▸ GIVEN TEXT
----

Buffalo State College
Department of Technology

Prefix, Number and Name of Course: ENT462, Control Technology II

Credit Hours: 3
In Class Instructional Hours: 2 Labs: 3 Field Work (Homework): 4

Catalog Description:

Prerequisite: ENT461

Study of frequency-response techniques (Bode and Nichols) for closed-loop systems. Introductions to PLCs, fuzzy logic control, digital control, ideal operational amplifiers, and LabView programming. Capstone magnetic-levitation project integrates all control-system topics and electronics experiences. An optional writing-intensive component (ENT462W) is also available. Required for electrical engineering technology majors.

Reason for Addition or Revision:

Revision of course content reflects recent electrical engineering technology developments and current trends.
Student Learning Outcomes.
Students will: 		Content
Reference: 		Assessment:
1. compute control-system performance and stability measures using their mathematics, calculator, computer, and engineering skills I,II,III,IV,V Computer-graded unique-individual homework
2. apply problem-solving techniques and skills developed throughout the program by a series of hands-on experiences and prepare industry-level written and oral reports of results VI,VII,VIII Graded laboratory reports
3. use standard instrumentation in the field of electrical engineering technology to perform measurements VIII Oral individual-presentation/demonstration
4. demonstrate analytical, design, and computer skills necessary for an electrical engineering technologist and understand the importance for lifelong study to maintain technical currency and to succeed as citizens in the rapidly changing world technology to perform measurements I-VIII Graded homework, laboratory reports, oral presentations, and individual hands-on demonstrations
5. explore the role and limitations of technology in enhancing the quality of life of the world's citizens and for responsible application of technology IX Written professional reports

Course Content:

  1. Control System Frequency Response
    1. Closed loop gain and phase margins
    2. Bode magnitude and phase plots
    3. Nichols plots
    4. Bandwidth
    5. Resonant frequency
    6. Asymptotic Bode plots
    7. Application to system project design
  2. Control system design techniques
    1. Root locus
    2. Frequency response
    3. State space
    4. PID tuning
  3. Introduction to digital control systems
    1. Modeling the digital computer
    2. z-transform
    3. transfer functions
    4. Block diagram reductions
    5. Stability
    6. Steady-state errors
    7. Gain design on the z-plane
  4. Introduction to fuzzy logic
    1. Crisp input/output signals and fuzzy control logic
    2. Membership functions
    3. Fuzzification and Defuzzification
    4. Tuning and system enhancement
  5. Ideal OpAmp Fundamentals
    1. Transfer Functions
    2. Hardware implementations
    3. Practical limitations
    4. Application to system project design
  6. Introduction to PLCs
    1. Relay ladder logic
    2. PLC ladder logic
    3. Basic PLC programming commands
    4. PLC components: power supply, CPU, and input/output modules
  7. LabView programming
    1. Controls and Indicators
    2. Front panel and block diagram
    3. DAC assistants
    4. Data types
    5. Inputs from external hardware
    6. Outputs to external hardware
    7. Modifying existing VIs
  8. Capstone magnetic levitation project
    1. Circuit breadboarding
    2. Control system implementation
    3. Magnetic levitation hardware adjustment and tuning
    4. Analog op-amp controller replaced by computer running a LabView program
  9. ENT462W, a writing-intensive option
    1. Written report
    2. Professional memorandum
    3. Grammar and composition
    4. Responsible application of technology and global responsibility

Resources:

Classic Scholarship in the Field:

Dorf, R.C. & Bishop, R.H. (1982). Laplace Transforms and Control Systems Theory for Technology. New York: John Wiley & Sons.

----

▸ PROVIDED MATERIAL
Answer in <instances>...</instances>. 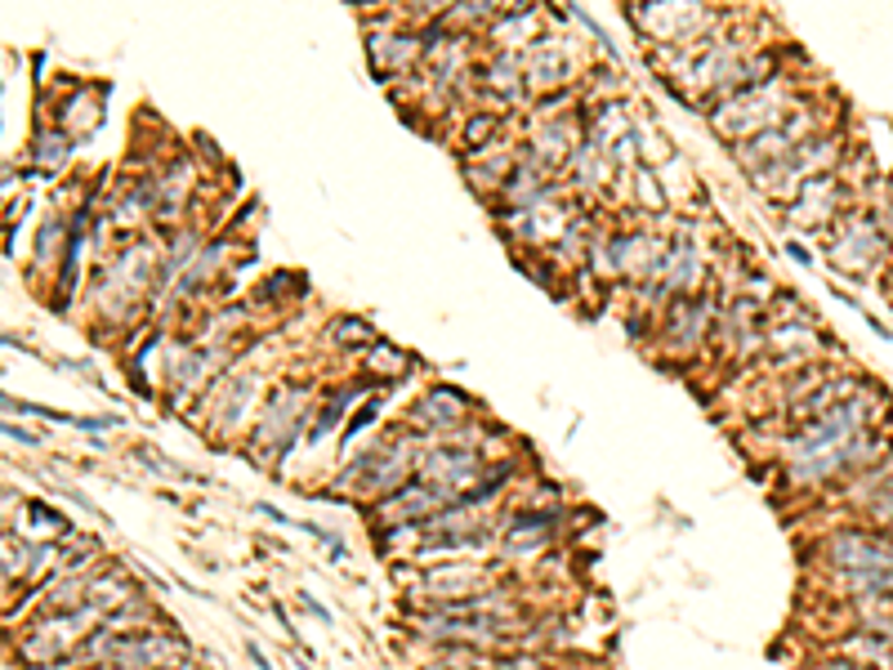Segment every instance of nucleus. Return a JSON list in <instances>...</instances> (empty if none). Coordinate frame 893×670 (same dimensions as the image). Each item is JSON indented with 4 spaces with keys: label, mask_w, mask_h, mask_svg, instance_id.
<instances>
[{
    "label": "nucleus",
    "mask_w": 893,
    "mask_h": 670,
    "mask_svg": "<svg viewBox=\"0 0 893 670\" xmlns=\"http://www.w3.org/2000/svg\"><path fill=\"white\" fill-rule=\"evenodd\" d=\"M488 86H492V90H501L505 99H514V94H518V63H514L510 54H501V58L492 63V72H488Z\"/></svg>",
    "instance_id": "obj_6"
},
{
    "label": "nucleus",
    "mask_w": 893,
    "mask_h": 670,
    "mask_svg": "<svg viewBox=\"0 0 893 670\" xmlns=\"http://www.w3.org/2000/svg\"><path fill=\"white\" fill-rule=\"evenodd\" d=\"M335 340L339 345H376V331L354 322V317H345V322H335Z\"/></svg>",
    "instance_id": "obj_7"
},
{
    "label": "nucleus",
    "mask_w": 893,
    "mask_h": 670,
    "mask_svg": "<svg viewBox=\"0 0 893 670\" xmlns=\"http://www.w3.org/2000/svg\"><path fill=\"white\" fill-rule=\"evenodd\" d=\"M822 670H867V666H853V661H845V666H840V661H836V666H822Z\"/></svg>",
    "instance_id": "obj_10"
},
{
    "label": "nucleus",
    "mask_w": 893,
    "mask_h": 670,
    "mask_svg": "<svg viewBox=\"0 0 893 670\" xmlns=\"http://www.w3.org/2000/svg\"><path fill=\"white\" fill-rule=\"evenodd\" d=\"M183 661V644L179 639H161V635H130L116 644V652L103 661V670H170Z\"/></svg>",
    "instance_id": "obj_2"
},
{
    "label": "nucleus",
    "mask_w": 893,
    "mask_h": 670,
    "mask_svg": "<svg viewBox=\"0 0 893 670\" xmlns=\"http://www.w3.org/2000/svg\"><path fill=\"white\" fill-rule=\"evenodd\" d=\"M492 125H496L492 116H473V121H469V130H465V139H469V144H478V139H488V134H492Z\"/></svg>",
    "instance_id": "obj_9"
},
{
    "label": "nucleus",
    "mask_w": 893,
    "mask_h": 670,
    "mask_svg": "<svg viewBox=\"0 0 893 670\" xmlns=\"http://www.w3.org/2000/svg\"><path fill=\"white\" fill-rule=\"evenodd\" d=\"M460 416H465V402H460V393H447V389L429 393L421 407L411 412V421H416V425H434V429H447V425L460 421Z\"/></svg>",
    "instance_id": "obj_5"
},
{
    "label": "nucleus",
    "mask_w": 893,
    "mask_h": 670,
    "mask_svg": "<svg viewBox=\"0 0 893 670\" xmlns=\"http://www.w3.org/2000/svg\"><path fill=\"white\" fill-rule=\"evenodd\" d=\"M488 590V577L478 568H451V572H429L421 594H434V599H447V603H469V599H483Z\"/></svg>",
    "instance_id": "obj_4"
},
{
    "label": "nucleus",
    "mask_w": 893,
    "mask_h": 670,
    "mask_svg": "<svg viewBox=\"0 0 893 670\" xmlns=\"http://www.w3.org/2000/svg\"><path fill=\"white\" fill-rule=\"evenodd\" d=\"M827 555H831V563H836L845 577L893 572V541H880V536H867V532H840V536H831Z\"/></svg>",
    "instance_id": "obj_1"
},
{
    "label": "nucleus",
    "mask_w": 893,
    "mask_h": 670,
    "mask_svg": "<svg viewBox=\"0 0 893 670\" xmlns=\"http://www.w3.org/2000/svg\"><path fill=\"white\" fill-rule=\"evenodd\" d=\"M63 157H67V139H63V134H54V139L45 134V139H41V161H45V166H49V161L58 166Z\"/></svg>",
    "instance_id": "obj_8"
},
{
    "label": "nucleus",
    "mask_w": 893,
    "mask_h": 670,
    "mask_svg": "<svg viewBox=\"0 0 893 670\" xmlns=\"http://www.w3.org/2000/svg\"><path fill=\"white\" fill-rule=\"evenodd\" d=\"M295 434H300V393H282V398L268 407L264 425H259V447H255V456L264 451L268 438H272V456H278L282 447H291Z\"/></svg>",
    "instance_id": "obj_3"
}]
</instances>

----

▸ SHORT PROBLEM 1
Copy out the passage of the Control Technology II course outline starting at "Credit Hours: 3" and ending at "engineering technology majors.".
▸ SHORT PROBLEM 2
Continue the Control Technology II course outline from the point where it stops.

▸ ANSWER 1
Credit Hours: 3
In Class Instructional Hours: 2 Labs: 3 Field Work (Homework): 4

Catalog Description:

Prerequisite: ENT461

Study of frequency-response techniques (Bode and Nichols) for closed-loop systems. Introductions to PLCs, fuzzy logic control, digital control, ideal operational amplifiers, and LabView programming. Capstone magnetic-levitation project integrates all control-system topics and electronics experiences. An optional writing-intensive component (ENT462W) is also available. Required for electrical engineering technology majors.

▸ ANSWER 2
Frederiksen, T.M. (1984). Intuitive IC OP Amps. Santa Clara, CA: National Semiconductor Corp.

Horowitz, P. & Hill, W. (1989). The Art of Electronics (2nd ed.) New York: Cambridge University Press.

Houpis, C.H. & Lamont, G.B. (1985). Digital Control Systems--Theory, Hardware, Software. (4th ed.). New York: McGraw-Hill. New York: McGraw Hill.

Current Scholarship in the Field:

Bateson, R.N. (1996). Introduction to Control System Technology. (5th ed.). Englewood Cliffs, NJ: Prentice-Hall.

Bishop, R.H. (1999). Learning with LabVIEW . Menlo Park, CA: Addison Wesley Longman.

Bishop, R.H. (1997). Modern Control Systems Analysis && Design - Using MATLAB & Simulink . Menlo Park, CA: Addison Wesley Longman.

Coughlin, R & Driscoll, F. (2001). Operational Amplifiers and Linear Integrated Circuits, . (6th ed.). NJ: Prentice Hall.

Clayton, G. & Winder, S. (2000). Operational Amplifiers . (4th ed.). Oxford, Boston: Newnes.

Djaferis, T.E. (1998). Automatic Control - The Power of Feedback Using MATLAB . Boston, MA: PWS Publishing.

Dorf, R.C. (1995). The Engineering Handbook. Boca Raton, FL: CRC Press.

Dorf, R.C. & Svoboda, J.A. (1996). Introduction to electric circuits . (3rd ed.). New York: John Wiley & Sons.

Etter, D.M. (1997). Engineering Problem Solving with MATLAB . (2ed ed.). NJ: Prentice Hall.

Feng, G. & Lozano, R. (1999). Adaptive Control Systems . Oxford, Boston: Newnes.

Goody, R.W (1996). Pspice for Windows, Volume I, Operational Amplifiers and Digital Circuits. NJ: Prentice-Hall.

Goody, R.W (1996). Pspice for Windows, Volume II, Operational Amplifiers and Digital Circuits. NJ: Prentice-Hall.

Goody, R.W. (1998). MicroSim Pspice for Windows, A Circuit Simulation Primer. (3rd ed.). NJ: Prentice-Hall.

Goody, R.W. (2001). ORCAD PSpice for Windows Volume II: Devices, Circuits, and Operational Amplifiers . (3rd ed.). NJ: Prentice Hall.

Grimble, M.J. (2000). Industrial Control System Design . NY: John Wiley & Sons.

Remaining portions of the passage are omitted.